Although conservative to the end, especially in opposition to government intervention in people's lives, some of his views might not find a home in today's Republican Party.

He supported abortion rights and the rights of homosexuals to serve in the military and criticised right-wing social causes like prayer in the schools and calls for bans on abortion.

"In 1964 he was regarded as the leader of the lunatic right but if he was nominated today as president there would be a right-wing walkout because of his views on abortion," said Lars-Erik Nelson, New York Daily News Washington columnist.

Military training

He was born in Phoenix, the grandson of an immigrant Polish peddler.
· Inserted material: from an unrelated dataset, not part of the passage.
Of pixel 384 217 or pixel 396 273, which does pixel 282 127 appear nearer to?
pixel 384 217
He graduated from Staunton Military Academy in Virginia in 1928 and then attended the University of Arizona, but dropped out to work in the family department stores.

Despite poor eyesight, he talked himself into the Army Air Corps in World War II.

Barry Goldwater's political career began in 1949 when he helped form a group of Phoenix City Council candidates who aimed to clean up widespread prostitution and gambling.

He entered national politics in 1952, with a surprise 6,000-vote victory over Democratic Senator Ernest McFarland, then the Senate majority leader.

He gave up his Senate seat for the 1964 presidential campaign, but was re-elected to the Senate in 1968 and kept working hard to forge a new conservative coalition.

In 1980, Ronald Reagan, who had worked hard for Goldwater in 1964, was elected president.